» AIM
Output every entry exactly as written.

» DATA RECORDS

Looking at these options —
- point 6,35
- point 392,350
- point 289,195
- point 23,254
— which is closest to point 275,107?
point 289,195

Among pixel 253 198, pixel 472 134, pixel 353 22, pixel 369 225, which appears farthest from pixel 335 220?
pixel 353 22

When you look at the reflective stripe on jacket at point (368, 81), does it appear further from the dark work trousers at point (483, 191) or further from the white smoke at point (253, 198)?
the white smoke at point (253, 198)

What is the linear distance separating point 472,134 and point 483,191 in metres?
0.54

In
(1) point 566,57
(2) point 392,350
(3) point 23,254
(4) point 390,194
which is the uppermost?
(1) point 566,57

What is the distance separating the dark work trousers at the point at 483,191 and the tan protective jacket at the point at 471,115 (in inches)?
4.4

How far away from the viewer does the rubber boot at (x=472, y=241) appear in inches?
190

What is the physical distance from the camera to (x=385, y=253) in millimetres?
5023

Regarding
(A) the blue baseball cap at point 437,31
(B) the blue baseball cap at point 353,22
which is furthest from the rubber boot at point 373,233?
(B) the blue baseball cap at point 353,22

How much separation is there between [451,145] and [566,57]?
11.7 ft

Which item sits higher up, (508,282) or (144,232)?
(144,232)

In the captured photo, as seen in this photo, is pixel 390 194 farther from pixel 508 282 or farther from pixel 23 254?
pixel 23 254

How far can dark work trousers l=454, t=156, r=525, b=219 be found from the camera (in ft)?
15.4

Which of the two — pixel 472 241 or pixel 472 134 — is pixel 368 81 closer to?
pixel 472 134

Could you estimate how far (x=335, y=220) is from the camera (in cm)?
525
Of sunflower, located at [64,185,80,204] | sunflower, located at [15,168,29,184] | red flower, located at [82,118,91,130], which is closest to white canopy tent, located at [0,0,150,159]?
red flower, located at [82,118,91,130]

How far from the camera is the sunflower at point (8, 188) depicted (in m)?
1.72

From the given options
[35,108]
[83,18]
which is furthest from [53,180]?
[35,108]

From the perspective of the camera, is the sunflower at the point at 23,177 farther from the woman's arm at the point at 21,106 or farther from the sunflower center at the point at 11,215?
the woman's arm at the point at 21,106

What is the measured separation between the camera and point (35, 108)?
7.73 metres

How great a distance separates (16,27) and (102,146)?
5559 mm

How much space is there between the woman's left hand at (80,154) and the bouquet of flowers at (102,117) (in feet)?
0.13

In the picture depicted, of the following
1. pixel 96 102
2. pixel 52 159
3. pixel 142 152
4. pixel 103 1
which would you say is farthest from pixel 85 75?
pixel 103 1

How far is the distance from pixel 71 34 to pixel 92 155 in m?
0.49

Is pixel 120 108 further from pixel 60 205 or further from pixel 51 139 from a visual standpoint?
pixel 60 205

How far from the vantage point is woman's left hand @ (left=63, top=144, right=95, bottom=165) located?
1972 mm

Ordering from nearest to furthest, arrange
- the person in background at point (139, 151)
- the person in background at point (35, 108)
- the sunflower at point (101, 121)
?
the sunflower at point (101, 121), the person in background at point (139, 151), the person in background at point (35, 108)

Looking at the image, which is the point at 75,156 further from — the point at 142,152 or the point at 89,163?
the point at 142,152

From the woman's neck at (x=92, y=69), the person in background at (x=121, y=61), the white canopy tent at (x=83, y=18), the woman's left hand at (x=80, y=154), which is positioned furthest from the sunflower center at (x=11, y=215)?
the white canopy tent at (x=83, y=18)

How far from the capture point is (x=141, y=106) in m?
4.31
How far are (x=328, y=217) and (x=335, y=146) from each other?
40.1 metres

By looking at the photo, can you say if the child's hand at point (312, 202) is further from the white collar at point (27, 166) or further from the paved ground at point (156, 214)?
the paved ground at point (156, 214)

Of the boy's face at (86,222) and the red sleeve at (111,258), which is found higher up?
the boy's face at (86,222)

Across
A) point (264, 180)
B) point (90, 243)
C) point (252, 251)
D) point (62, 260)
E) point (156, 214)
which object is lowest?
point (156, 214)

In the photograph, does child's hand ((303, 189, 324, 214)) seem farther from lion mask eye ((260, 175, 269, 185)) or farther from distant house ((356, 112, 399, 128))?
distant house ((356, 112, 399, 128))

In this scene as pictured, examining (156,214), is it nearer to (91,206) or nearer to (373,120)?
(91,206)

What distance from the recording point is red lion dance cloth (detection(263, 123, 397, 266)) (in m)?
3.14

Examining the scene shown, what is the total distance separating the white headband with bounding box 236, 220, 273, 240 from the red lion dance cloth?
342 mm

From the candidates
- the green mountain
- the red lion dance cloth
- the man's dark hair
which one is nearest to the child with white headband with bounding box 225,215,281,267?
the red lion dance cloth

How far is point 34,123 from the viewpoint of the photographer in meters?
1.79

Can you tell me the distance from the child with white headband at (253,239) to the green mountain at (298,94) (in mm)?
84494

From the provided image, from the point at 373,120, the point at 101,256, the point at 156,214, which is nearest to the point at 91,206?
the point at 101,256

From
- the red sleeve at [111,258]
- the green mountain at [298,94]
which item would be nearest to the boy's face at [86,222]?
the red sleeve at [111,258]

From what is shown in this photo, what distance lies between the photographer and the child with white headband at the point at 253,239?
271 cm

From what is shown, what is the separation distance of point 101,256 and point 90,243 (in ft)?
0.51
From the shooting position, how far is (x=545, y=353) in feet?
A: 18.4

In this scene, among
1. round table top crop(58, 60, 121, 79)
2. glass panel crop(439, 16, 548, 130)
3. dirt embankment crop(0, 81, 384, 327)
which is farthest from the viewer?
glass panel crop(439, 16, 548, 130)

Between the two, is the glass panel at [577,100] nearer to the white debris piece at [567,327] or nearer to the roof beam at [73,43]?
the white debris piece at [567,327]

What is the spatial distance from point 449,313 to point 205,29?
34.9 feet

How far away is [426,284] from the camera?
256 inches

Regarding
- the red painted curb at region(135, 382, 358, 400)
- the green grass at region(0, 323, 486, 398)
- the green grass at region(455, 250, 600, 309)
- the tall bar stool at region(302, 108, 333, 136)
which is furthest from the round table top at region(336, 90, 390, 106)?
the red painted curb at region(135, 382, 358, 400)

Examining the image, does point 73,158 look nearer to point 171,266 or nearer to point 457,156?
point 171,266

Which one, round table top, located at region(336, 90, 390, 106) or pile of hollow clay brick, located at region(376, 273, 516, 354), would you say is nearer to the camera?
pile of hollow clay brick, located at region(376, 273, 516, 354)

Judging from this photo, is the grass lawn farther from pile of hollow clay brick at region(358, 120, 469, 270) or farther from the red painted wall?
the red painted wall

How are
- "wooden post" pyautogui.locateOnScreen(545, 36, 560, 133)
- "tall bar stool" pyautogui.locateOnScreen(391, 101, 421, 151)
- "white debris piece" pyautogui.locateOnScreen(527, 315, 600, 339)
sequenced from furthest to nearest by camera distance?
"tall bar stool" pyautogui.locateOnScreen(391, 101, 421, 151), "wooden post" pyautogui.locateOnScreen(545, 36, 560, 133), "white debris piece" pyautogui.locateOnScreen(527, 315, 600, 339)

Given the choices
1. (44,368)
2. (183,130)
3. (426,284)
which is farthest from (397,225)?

» RESPONSE TO THE EXERCISE
Looking at these options —
- point 6,35
- point 392,350
- point 289,195
- point 23,254
— which is closest to point 275,107?
point 289,195

Among pixel 253 198, pixel 472 134, pixel 353 22, pixel 369 225, which appears farthest from pixel 335 220?
pixel 353 22

When you look at the reflective stripe on jacket at point (368, 81), does it appear further from the dark work trousers at point (483, 191) or further from the white smoke at point (253, 198)?
the white smoke at point (253, 198)

What is the linear distance separating point 472,134 and point 483,191 in metres?
0.54

In
(1) point 566,57
(2) point 392,350
(3) point 23,254
(4) point 390,194
which is the uppermost?
(1) point 566,57

What is the distance separating the dark work trousers at the point at 483,191 and the tan protective jacket at the point at 471,115 (in inches)?
4.4

How far away from the viewer does the rubber boot at (x=472, y=241) appear in inches?
190

What is the physical distance from the camera to (x=385, y=253) in millimetres?
5023

Regarding
(A) the blue baseball cap at point 437,31
(B) the blue baseball cap at point 353,22
which is furthest from the rubber boot at point 373,233?
(B) the blue baseball cap at point 353,22

How much separation is there between [451,145] and [566,57]?
11.7 ft

Which item sits higher up, (508,282) or (144,232)?
(144,232)

In the captured photo, as seen in this photo, is pixel 390 194 farther from pixel 508 282 or farther from pixel 23 254?
pixel 23 254

How far can dark work trousers l=454, t=156, r=525, b=219 be found from the camera (in ft)?
15.4

Which of the two — pixel 472 241 or pixel 472 134 — is pixel 368 81 closer to?
pixel 472 134

Could you estimate how far (x=335, y=220) is from the camera (in cm)?
525
Of sunflower, located at [64,185,80,204] | sunflower, located at [15,168,29,184] | red flower, located at [82,118,91,130], which is closest to white canopy tent, located at [0,0,150,159]?
red flower, located at [82,118,91,130]

How far from the camera is the sunflower at point (8, 188) depicted (in m)?
1.72

From the given options
[35,108]
[83,18]
which is furthest from [53,180]?
[35,108]

From the perspective of the camera, is the sunflower at the point at 23,177 farther from the woman's arm at the point at 21,106 or farther from the sunflower center at the point at 11,215?
the woman's arm at the point at 21,106

What is the measured separation between the camera and point (35, 108)?
7.73 metres

How great a distance separates (16,27) and (102,146)?
5559 mm

How much space is there between the woman's left hand at (80,154) and the bouquet of flowers at (102,117) (in feet)?
0.13

In the picture depicted, of the following
1. pixel 96 102
2. pixel 52 159
3. pixel 142 152
4. pixel 103 1
which would you say is farthest from pixel 85 75?
pixel 103 1

How far is the distance from pixel 71 34 to pixel 92 155 in m?
0.49

Is pixel 120 108 further from pixel 60 205 or further from pixel 51 139 from a visual standpoint?
pixel 60 205

How far from the vantage point is woman's left hand @ (left=63, top=144, right=95, bottom=165) located?
1972 mm

Ordering from nearest to furthest, arrange
- the person in background at point (139, 151)
- the person in background at point (35, 108)
- the sunflower at point (101, 121)
?
the sunflower at point (101, 121), the person in background at point (139, 151), the person in background at point (35, 108)

Looking at the image, which is the point at 75,156 further from — the point at 142,152 or the point at 89,163?
the point at 142,152

From the woman's neck at (x=92, y=69), the person in background at (x=121, y=61), the white canopy tent at (x=83, y=18), the woman's left hand at (x=80, y=154), which is positioned furthest from the sunflower center at (x=11, y=215)?
the white canopy tent at (x=83, y=18)

How far from the capture point is (x=141, y=106) in m?
4.31
How far are (x=328, y=217) and (x=335, y=146) from each other?
40.1 metres

By looking at the photo, can you say if the child's hand at point (312, 202) is further from the white collar at point (27, 166) or further from the paved ground at point (156, 214)?
the paved ground at point (156, 214)

Of the boy's face at (86,222) and the red sleeve at (111,258), which is found higher up?
the boy's face at (86,222)

Across
A) point (264, 180)
B) point (90, 243)
C) point (252, 251)
D) point (62, 260)
E) point (156, 214)
which object is lowest?
point (156, 214)

In the photograph, does child's hand ((303, 189, 324, 214)) seem farther from lion mask eye ((260, 175, 269, 185)) or farther from distant house ((356, 112, 399, 128))?
distant house ((356, 112, 399, 128))

In this scene as pictured, examining (156,214), is it nearer to (91,206) or nearer to (373,120)?
(91,206)

What distance from the recording point is red lion dance cloth (detection(263, 123, 397, 266)) (in m)?
3.14

Examining the scene shown, what is the total distance separating the white headband with bounding box 236, 220, 273, 240 from the red lion dance cloth?
342 mm

From the candidates
- the green mountain
- the red lion dance cloth
- the man's dark hair
which one is nearest to the child with white headband with bounding box 225,215,281,267?
the red lion dance cloth

How far is point 34,123 from the viewpoint of the photographer in meters?
1.79

Can you tell me the distance from the child with white headband at (253,239) to the green mountain at (298,94) (in mm)?
84494

From the provided image, from the point at 373,120, the point at 101,256, the point at 156,214, which is nearest to the point at 91,206?
the point at 101,256

From
- the red sleeve at [111,258]
- the green mountain at [298,94]
which item would be nearest to the boy's face at [86,222]?
the red sleeve at [111,258]

From what is shown in this photo, what distance lies between the photographer and the child with white headband at the point at 253,239?
271 cm

From what is shown, what is the separation distance of point 101,256 and point 90,243 (in ft)?
0.51
From the shooting position, how far is (x=545, y=353) in feet?
A: 18.4

In this scene, among
1. round table top crop(58, 60, 121, 79)
2. glass panel crop(439, 16, 548, 130)
3. dirt embankment crop(0, 81, 384, 327)
which is farthest from the viewer?
glass panel crop(439, 16, 548, 130)

Between the two, is the glass panel at [577,100] nearer to the white debris piece at [567,327] or nearer to the roof beam at [73,43]?
the white debris piece at [567,327]

What is the spatial distance from point 449,313 to point 205,29?
34.9 feet

How far away is [426,284] from the camera?
256 inches

Regarding
- the red painted curb at region(135, 382, 358, 400)
- the green grass at region(0, 323, 486, 398)
- the green grass at region(455, 250, 600, 309)
- the tall bar stool at region(302, 108, 333, 136)
which is furthest from the round table top at region(336, 90, 390, 106)?
the red painted curb at region(135, 382, 358, 400)

Examining the image, does point 73,158 look nearer to point 171,266 or nearer to point 457,156?
point 171,266

Which one, round table top, located at region(336, 90, 390, 106) or pile of hollow clay brick, located at region(376, 273, 516, 354), would you say is nearer to the camera?
pile of hollow clay brick, located at region(376, 273, 516, 354)

Judging from this photo, is the grass lawn farther from pile of hollow clay brick at region(358, 120, 469, 270) or farther from the red painted wall?
the red painted wall

How are
- "wooden post" pyautogui.locateOnScreen(545, 36, 560, 133)
- "tall bar stool" pyautogui.locateOnScreen(391, 101, 421, 151)
- "white debris piece" pyautogui.locateOnScreen(527, 315, 600, 339)
sequenced from furthest to nearest by camera distance?
"tall bar stool" pyautogui.locateOnScreen(391, 101, 421, 151), "wooden post" pyautogui.locateOnScreen(545, 36, 560, 133), "white debris piece" pyautogui.locateOnScreen(527, 315, 600, 339)

Given the choices
1. (44,368)
2. (183,130)
3. (426,284)
which is farthest from (397,225)?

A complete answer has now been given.